A beautiful young woman (Anna Mouglalis) soon has grave suspicions about her lineage when her mother reluctantly reveals that there was some confusion between her and another baby at birth. A fight ensued after Mouglalis was born, and a famous pianist was convinced, however briefly, that his wife had given birth to a daughter and not the son they ended up with. Things wouldn't be quite so weird for this Mouglalis, except that she is studying classical piano, and thus feels this famous musician's vocation is a clue to her genetic disposition. Is he her real father? Was she switched at birth? If the children were mixed up, then hospital workers are even worse than we suspected--how could the sex of a newborn not be noted at birth? This last question is never really pondered by the characters but, this being an arty French film, best not to argue with the plot's internal logic.

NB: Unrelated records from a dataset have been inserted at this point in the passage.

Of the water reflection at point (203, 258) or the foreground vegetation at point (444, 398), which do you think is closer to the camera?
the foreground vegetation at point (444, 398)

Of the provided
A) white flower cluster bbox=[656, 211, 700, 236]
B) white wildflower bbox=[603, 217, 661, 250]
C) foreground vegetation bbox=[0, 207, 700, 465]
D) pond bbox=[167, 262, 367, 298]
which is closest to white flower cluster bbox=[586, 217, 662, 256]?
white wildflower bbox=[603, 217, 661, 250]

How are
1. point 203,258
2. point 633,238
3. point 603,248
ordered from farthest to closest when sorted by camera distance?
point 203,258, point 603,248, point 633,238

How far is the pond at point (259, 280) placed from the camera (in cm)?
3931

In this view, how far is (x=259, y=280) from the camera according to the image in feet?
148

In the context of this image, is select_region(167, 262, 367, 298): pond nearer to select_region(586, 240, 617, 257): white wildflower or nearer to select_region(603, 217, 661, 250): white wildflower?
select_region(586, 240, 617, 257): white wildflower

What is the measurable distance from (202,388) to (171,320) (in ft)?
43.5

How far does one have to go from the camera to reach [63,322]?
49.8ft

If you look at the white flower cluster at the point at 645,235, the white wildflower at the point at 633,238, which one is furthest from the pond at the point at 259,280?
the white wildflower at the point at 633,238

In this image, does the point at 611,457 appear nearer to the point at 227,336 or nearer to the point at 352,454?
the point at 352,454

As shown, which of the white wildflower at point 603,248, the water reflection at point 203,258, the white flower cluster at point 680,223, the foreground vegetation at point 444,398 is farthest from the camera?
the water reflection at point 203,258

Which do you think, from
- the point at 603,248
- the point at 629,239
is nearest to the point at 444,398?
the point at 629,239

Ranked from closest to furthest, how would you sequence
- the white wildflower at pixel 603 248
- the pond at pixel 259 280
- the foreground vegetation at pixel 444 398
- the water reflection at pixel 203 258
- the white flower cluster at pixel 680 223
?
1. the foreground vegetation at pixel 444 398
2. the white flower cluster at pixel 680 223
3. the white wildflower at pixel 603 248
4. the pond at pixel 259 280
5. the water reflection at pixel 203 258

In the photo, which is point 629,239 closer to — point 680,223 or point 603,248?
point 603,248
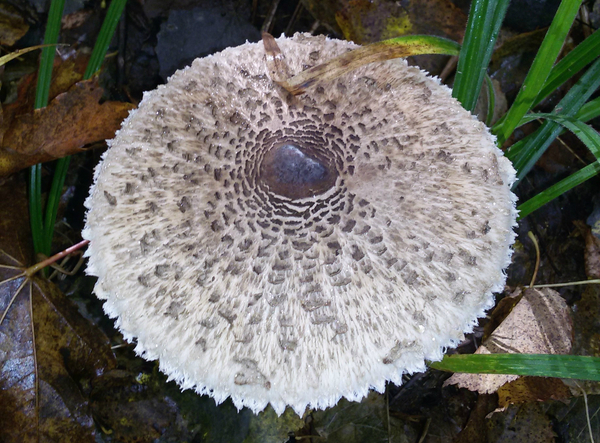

But as the two rather confused family units come to be friendly socially, the young daughter becomes suspicious of her potential father's new wife (played by Chabrol favourite Isabelle Huppert) and the film takes a sharp turn. Mouglalis is convinced that Huppert, the heiress of a famous chocolate company, poisoned the pianist's first wife (who, it was thought up till this point, almost certainly committed suicide).

Such confusing family relations. And such a mystery, though I must say, whether or not Huppert actually dunnit didn't add up to a mystery to me, though I couldn't quite tell if that was due to the intentional organicness of the screenplay, or because of my own personal bias. I interviewed Huppert a couple of years back while she was promoting another film and found her to be such an unpleasant, prickly sourpuss, it only seemed logical to me that she would turn out to be a cold, calculating murderess.

I still find Chabrol's undeniably fascinating mélange of styles a mystery. I suspect he did intend for us to suspect Huppert's nasty streak from the get-go. It's part of the film's strength that knowing that doesn't take away from its impact.